The stocks of Fannie Mae and Freddie Mac were downgraded Tuesday by Steven Eisman, a CIBC Oppenheimer analyst, in response to formation of an industry coalition that seeks to limit the two companies' expansion into new business lines.
He gave both companies "hold" ratings, down from "strong buy."
"For the first time in many years," he said in a report, "political issues will dominate these stocks" and "could plague the stock prices of both companies for all of 1999." Activities that "carry the agencies beyond a pure secondary market role" include Freddie's experiments in the home equity market and Fannie's expansion into the manufactured housing market, he added.
The two companies "now touch on too many industries for those industries to just stand still like potted plants," he said. "These industries are almost certainly going to fight, and that movement is only in its early stages."
A spokesman for Fannie Mae said the company does not discuss "individual analysts' assessments of Fannie Mae." Freddie Mac did not immediately return a call seeking comment.

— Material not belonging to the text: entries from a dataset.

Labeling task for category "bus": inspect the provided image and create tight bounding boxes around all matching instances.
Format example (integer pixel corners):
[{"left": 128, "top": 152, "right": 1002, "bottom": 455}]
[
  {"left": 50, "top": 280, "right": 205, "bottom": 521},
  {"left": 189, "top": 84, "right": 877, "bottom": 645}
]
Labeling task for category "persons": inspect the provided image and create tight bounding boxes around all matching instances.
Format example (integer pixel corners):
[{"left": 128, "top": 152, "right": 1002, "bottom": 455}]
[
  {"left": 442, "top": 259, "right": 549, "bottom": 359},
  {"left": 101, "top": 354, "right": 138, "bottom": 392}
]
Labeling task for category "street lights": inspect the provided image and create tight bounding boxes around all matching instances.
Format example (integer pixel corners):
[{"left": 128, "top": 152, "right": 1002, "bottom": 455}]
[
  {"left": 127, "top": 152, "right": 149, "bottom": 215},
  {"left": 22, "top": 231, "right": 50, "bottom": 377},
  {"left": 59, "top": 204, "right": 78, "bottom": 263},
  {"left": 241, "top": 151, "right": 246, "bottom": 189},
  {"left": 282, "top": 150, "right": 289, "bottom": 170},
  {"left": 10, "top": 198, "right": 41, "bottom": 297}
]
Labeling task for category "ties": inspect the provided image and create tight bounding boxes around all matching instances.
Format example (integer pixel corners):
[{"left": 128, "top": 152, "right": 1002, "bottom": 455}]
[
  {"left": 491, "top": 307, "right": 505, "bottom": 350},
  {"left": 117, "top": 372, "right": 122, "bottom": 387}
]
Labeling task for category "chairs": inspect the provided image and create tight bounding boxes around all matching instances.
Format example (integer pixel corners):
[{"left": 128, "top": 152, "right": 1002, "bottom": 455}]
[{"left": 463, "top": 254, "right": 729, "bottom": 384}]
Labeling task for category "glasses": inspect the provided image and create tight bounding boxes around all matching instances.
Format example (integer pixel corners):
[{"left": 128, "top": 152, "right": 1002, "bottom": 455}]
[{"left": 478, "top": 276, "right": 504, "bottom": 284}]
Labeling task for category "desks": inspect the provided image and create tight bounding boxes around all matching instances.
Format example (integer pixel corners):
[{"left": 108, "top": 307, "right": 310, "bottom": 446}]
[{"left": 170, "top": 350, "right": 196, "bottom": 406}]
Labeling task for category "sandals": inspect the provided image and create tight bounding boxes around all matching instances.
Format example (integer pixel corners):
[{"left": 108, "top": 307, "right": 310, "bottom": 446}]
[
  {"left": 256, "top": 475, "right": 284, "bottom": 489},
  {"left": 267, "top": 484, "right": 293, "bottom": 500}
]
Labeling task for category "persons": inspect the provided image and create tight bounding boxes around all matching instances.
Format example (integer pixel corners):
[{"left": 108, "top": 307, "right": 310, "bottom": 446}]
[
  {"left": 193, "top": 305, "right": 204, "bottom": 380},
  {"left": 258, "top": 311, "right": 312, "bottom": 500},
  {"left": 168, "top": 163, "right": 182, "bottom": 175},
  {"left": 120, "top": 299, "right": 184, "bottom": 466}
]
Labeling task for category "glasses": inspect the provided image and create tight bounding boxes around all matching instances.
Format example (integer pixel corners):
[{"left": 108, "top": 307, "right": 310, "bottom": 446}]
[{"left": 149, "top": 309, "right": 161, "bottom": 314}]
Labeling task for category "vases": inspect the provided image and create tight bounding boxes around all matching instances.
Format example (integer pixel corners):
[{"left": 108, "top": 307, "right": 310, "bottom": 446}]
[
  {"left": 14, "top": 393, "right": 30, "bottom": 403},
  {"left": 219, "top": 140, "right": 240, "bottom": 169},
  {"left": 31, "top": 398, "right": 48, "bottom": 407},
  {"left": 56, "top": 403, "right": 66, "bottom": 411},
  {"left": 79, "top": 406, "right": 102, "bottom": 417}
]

Mr. Eisman said his main concerns do not stem from the risk-based capital guidelines proposed by the Office of Federal Housing Enterprise Oversight-Fannie's and Freddie's financial regulator-but from the emerging "rein-in-the-agencies movement" trying to guard against any expansion of the GSEs' business areas.
The movement by lenders and others, in response to what they view as "charter creep" by Fannie and Freddie, is "new and gaining strength," Mr. Eisman wrote. The continuation of this movement has led him to see "little upside in either stock," he said.
But other analysts have optimistic views of these stocks. Bruce W. Harting of Lehman Brothers, with a "buy" rating for both companies, said the two are "trading at their low points for the year," offering an "entry point for the balance of the year."
Fannie's stock closed at $68.8125 on Wednesday, down 0.54% from Tuesday's close. Freddie's stock closed at $57.5625, up 1.21%.
As for the formation of a coalition, Mr. Harting said he regards it as "the North American Mortgage Treaty Organization, as opposed to some kind of strike force that is aiming to hit at the basic business of Fannie or Freddie."
He said he expects the companies to report successive earnings gains for each quarter of 1999.
The two analysts also differed in their interpretation of the recent partnership between Freddie Mac and Norwest Mortgage Inc., under which Norwest will sell Freddie all its loans in exchange for Freddie's allowing Norwest to use its own automated underwriting system and providing better prices for guarantee fees. Mr. Eisman said a price war could emerge in the industry, but Mr. Harting said the alliance reflects Norwest's "exercise of technology independence."